Si la Torah était dans le Ciel tu serais obligé d'y monter pour l'atteindre!
Si elle était de l'autre côté de la mer, tu serais obligé de traverser la mer pour l'atteindre.
[guémara Erouvin 55a]

-> Ne crois pas que cette Torah te soit inaccessible et qu'il te soit impossible de comprendre les détails et les précisions de la Torah en raison de la profondeur de ses concepts.
[Haémek Davar]

-> Le Ben Ich 'Haï commente :
Une braïta enseigne qu'un très grand nombre de halakhot et de raisonnements de Torah furent oubliés pendant les 30 jours de deuil qui ont suivi la mort de Moché.

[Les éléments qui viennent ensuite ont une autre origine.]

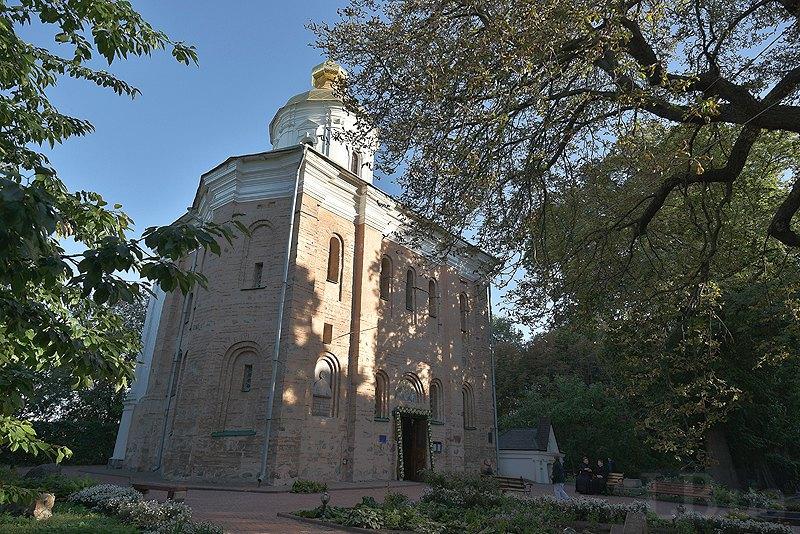 Свято-Михайлівський собор на території Видубицького монастиря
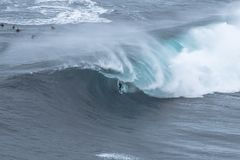 Surfista grande da onda Fotografia de Stock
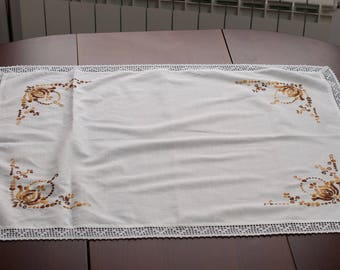 Wasillia Autumn Flower Cloth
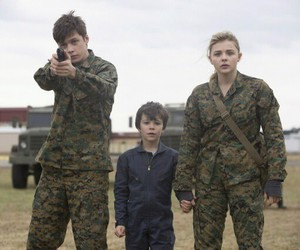 chloe grace moretz, nick robinson, and the 5th wave image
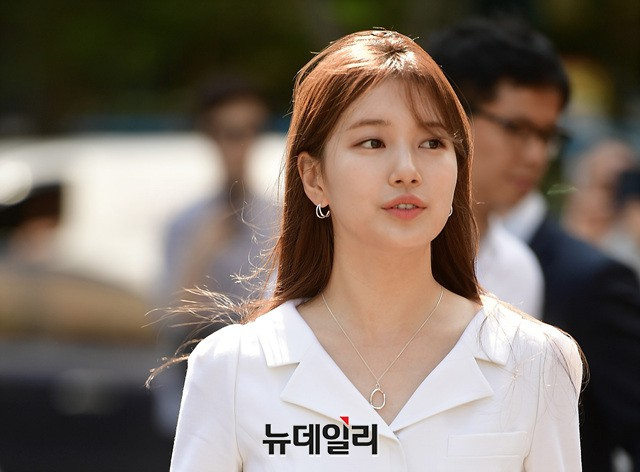 Sau loạt ảnh lung linh đến mức câm nín này, có lẽ Suzy đã đạt đến đẳng cấp nữ thần đẹp nhất Kpop - Ảnh 10.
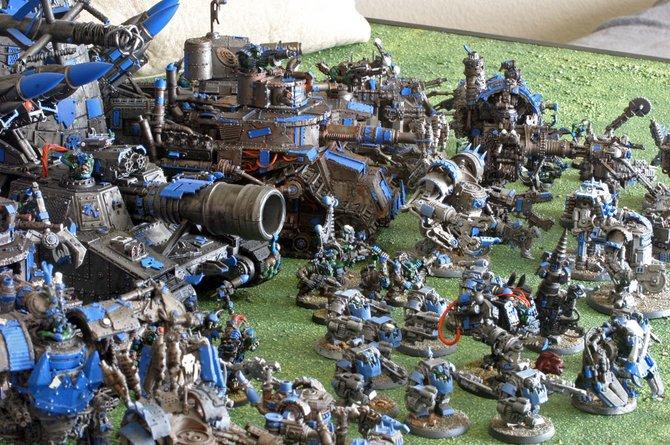 Warhammer 40.000 ist ursprünglich ein Strategiespiel mit Miniaturen.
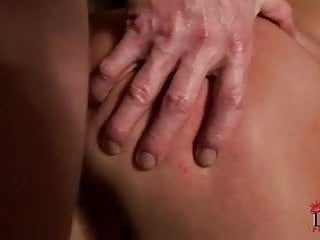 Extreme anal till crying - Brunette crying when painful fucked to anal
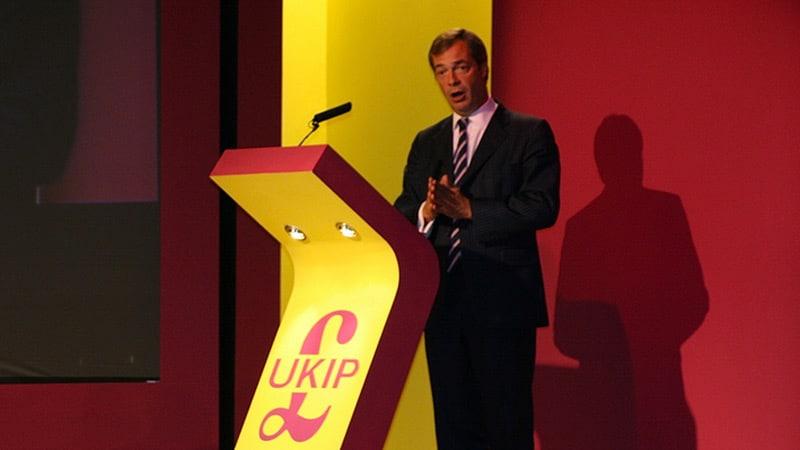 Nigel Farage dénonce les mensonges de la presse francophone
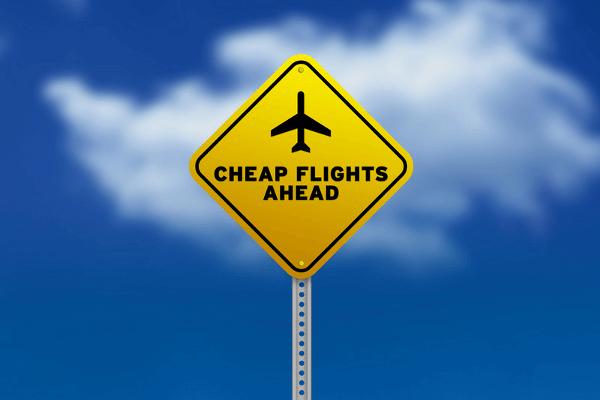 low cost αεροπορικές εταιρείες για φθηνά εισιτήρια
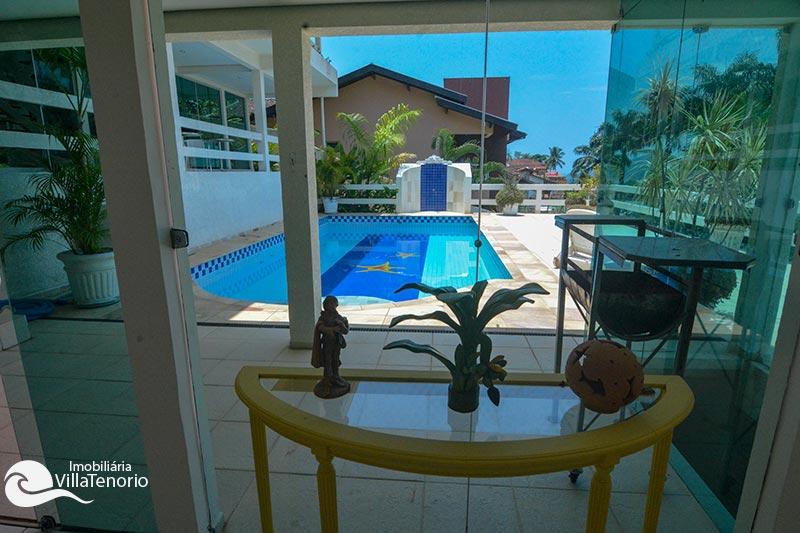 Casa Condominio Fechado Ubatuba_sala_piscina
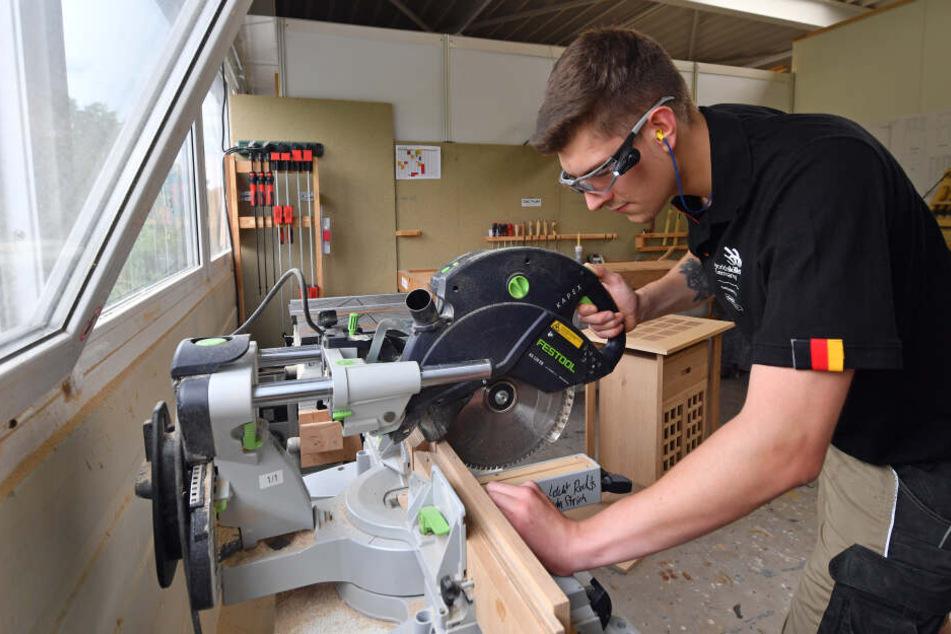 Der Leipziger Tischlergeselle Johannes Bänsch (20) bereitet sich an einer Kreissäge auf die Berufe-Weltmeisterschaft vor.
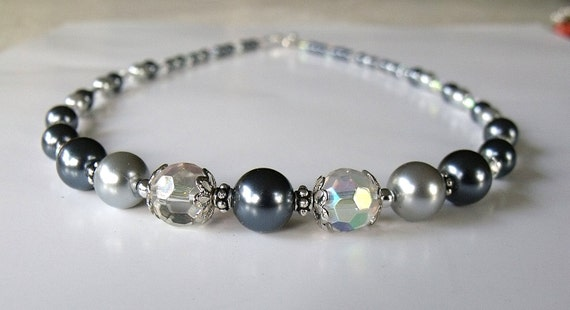 RESERVED FOR PAIGE Vintage Inspired Light and Dark Gray Pearl Necklace - Elegant Classic Style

Ces lois et ces raisonnements n'étaient alors connus par aucun homme sur terre, et seuls les être célestes les connaissaient ("la Torah est au Ciel").
Cependant, par son analyse et dialectique (pilpoul), Othniel ben Kénaz a pu retrouver ces éléments oubliés.

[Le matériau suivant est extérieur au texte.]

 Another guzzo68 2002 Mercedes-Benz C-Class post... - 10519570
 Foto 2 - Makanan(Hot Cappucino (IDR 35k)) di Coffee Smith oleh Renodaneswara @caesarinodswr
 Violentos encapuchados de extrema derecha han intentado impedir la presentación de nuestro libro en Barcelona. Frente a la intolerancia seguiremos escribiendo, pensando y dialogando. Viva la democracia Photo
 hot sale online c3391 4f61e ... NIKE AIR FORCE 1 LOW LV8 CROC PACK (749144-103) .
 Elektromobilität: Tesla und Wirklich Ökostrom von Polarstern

Ainsi, si des interprétations de Torah et des halakhot se trouvent être seulement au Ciel une fois, car elles ont été oubliés sur terre, nous avons l'obligation de "monter au Ciel" pour les atteindre, c'est-à-dire de les rechercher et les retrouver par un pilpoul et une étude approfondie des Textes, comme l'avait fait Othniel ben Kénaz.

-> Rachi (guémara Erouvin 55a) dit que si la Torah était au Ciel alors nous aurions l'obligation de faire toutes sortes d'efforts, quitte à se déplacer très loin ("jusqu'au Ciel") s'il le faut pour acquérir la Torah, et à se déranger et se donner de la peine pour elle sans limite.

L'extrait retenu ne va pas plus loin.